日本経団連タイムス No.2962 (2009年8月6日)

「i−Japan戦略2015」めぐり意見交換

−國領慶應義塾大学教授から説明聴く/情報通信委員会・電子行政推進委員会


日本経団連の情報通信委員会(渡辺捷昭委員長、清田瞭共同委員長)と電子行政推進委員会(秋草直之委員長)は7月28日、東京・大手町の経団連会館で合同会合を開催し、政府のIT戦略本部の「IT戦略の今後の在り方に関する専門調査会」の座長代理として戦略の取りまとめにあたった慶應義塾大学総合政策学部長の國領二郎教授から、「i−Japan戦略2015」について説明を聴くとともに、意見交換した。國領教授の説明概要は以下のとおり。

■ 電子行政、医療、教育が三大重点分野

IT戦略本部は、7月6日に「i−Japan戦略2015」を決定した。同戦略は、デジタル技術が社会全体を包摂し(Inclusion)、新たな活力を生み出す(Innovation)ことにより、安心に暮らせる長寿社会や、環境と共生できる活力ある経済の実現をめざしている。今回は重点分野を(1)電子政府・電子自治体分野(2)医療・健康分野(3)教育・人材分野――の3つに絞り込み、これに産業・地域の活性化および新産業育成、デジタル基盤の整備が加わっている。今後は、デジタル技術・情報の利活用を阻むような規制・制度・慣行を重点的に見直すとともに、今回積み残した国際戦略について検討する予定である。

■ 情報の機微性によりデータ連携方法を切り分ける

現在、行政機関の情報が横でつながっていないことが、年金問題に象徴されるように国民にさまざまな不満を与えている。これを解決する手段として、「i−Japan戦略2015」では、国民電子私書箱という考え方を強く打ち出している。

データ連携の方法は、バックオフィス直接連携型と国民電子私書箱型に大別できる。直接連携型は、データを扱う行政機関が相互に連携する方法である。私書箱型は、電子私書箱を経由して、個々人が自分の情報を渡したい相手に渡す方法である。直接連携型の方がシステムとして簡素でコストも安い上に、責任主体がはっきりしており、セキュリティー面でも優れている。ただし、自分に関するデータが知らないうちにやり取りされているのではないかという懸念が惹起されやすい。一方私書箱型は、情報の自己コントロール権を尊重できる上に、個人を特定する単一のIDがなくてもデータ連携が可能になるというメリットがあるが、仕組みが複雑でコストも高くなることが予想される。

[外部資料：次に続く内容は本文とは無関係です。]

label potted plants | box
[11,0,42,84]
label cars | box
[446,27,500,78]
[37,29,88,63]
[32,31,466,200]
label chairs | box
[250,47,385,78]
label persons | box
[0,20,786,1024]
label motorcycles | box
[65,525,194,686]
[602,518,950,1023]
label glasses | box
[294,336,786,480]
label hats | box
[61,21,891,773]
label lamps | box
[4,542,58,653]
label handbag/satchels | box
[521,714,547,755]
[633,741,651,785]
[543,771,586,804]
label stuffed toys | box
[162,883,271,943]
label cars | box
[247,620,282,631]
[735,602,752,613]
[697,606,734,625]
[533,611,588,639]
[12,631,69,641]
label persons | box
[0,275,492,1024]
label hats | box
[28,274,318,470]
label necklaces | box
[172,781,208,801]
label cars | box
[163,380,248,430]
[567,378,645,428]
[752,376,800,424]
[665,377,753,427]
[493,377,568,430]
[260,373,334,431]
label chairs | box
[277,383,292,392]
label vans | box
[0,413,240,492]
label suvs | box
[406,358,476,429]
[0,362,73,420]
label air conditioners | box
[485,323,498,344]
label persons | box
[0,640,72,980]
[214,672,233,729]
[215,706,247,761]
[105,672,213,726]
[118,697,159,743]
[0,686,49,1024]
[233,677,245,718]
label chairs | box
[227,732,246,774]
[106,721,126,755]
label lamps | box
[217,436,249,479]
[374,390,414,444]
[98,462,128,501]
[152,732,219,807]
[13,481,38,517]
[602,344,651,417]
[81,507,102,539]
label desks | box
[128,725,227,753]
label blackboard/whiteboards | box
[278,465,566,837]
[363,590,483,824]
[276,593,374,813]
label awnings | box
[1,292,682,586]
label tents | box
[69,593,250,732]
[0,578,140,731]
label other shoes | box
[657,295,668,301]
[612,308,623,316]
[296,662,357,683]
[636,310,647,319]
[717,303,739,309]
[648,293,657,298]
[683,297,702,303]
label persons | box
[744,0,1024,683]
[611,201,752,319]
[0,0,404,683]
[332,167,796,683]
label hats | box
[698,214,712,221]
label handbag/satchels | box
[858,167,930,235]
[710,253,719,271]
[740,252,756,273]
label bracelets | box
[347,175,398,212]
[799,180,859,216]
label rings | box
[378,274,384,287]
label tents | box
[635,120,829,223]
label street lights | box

そこで、情報の機微性により、直接連携型にするか、私書箱型にするかを判断してはどうかと考えている。個人の医療情報など機微性の高い情報は私書箱型とし、社会的なコストから考えて直接連携させた方がよい情報は直接連携型とする。その判断は、社会の各層から構成される中立的な第三者組織が行う。同時に、政府レベルのCIOがリーダーシップをもって横調整する。政府CIOにいかに良い人材を送り込み、しっかりしたサポート体制を整えるかがポイントになる。

■ リスクレベルに応じた認証の仕組みを

続く意見交換では、「引っ越し手続きなど現在でも認印で済むような手続きは、電子化も民間に任せるべきである」との意見が委員から出された。これに対し國領教授からは、「ITによる現在の公的な個人認証では、すべての手続きに実印相当の高いセキュリティーを設けている。しかし、現実の社会では、ほとんどの取引は認印で済む。民間の認証システムを活用するなど、リスクレベルに応じた対応を考える必要がある」とのコメントがあった。

最後に、高度情報通信人材育成部会の重木昭信部会長から、有志企業による高度IT人材育成支援のためのNPO法人の設立など、人材育成の取り組みについて報告があった。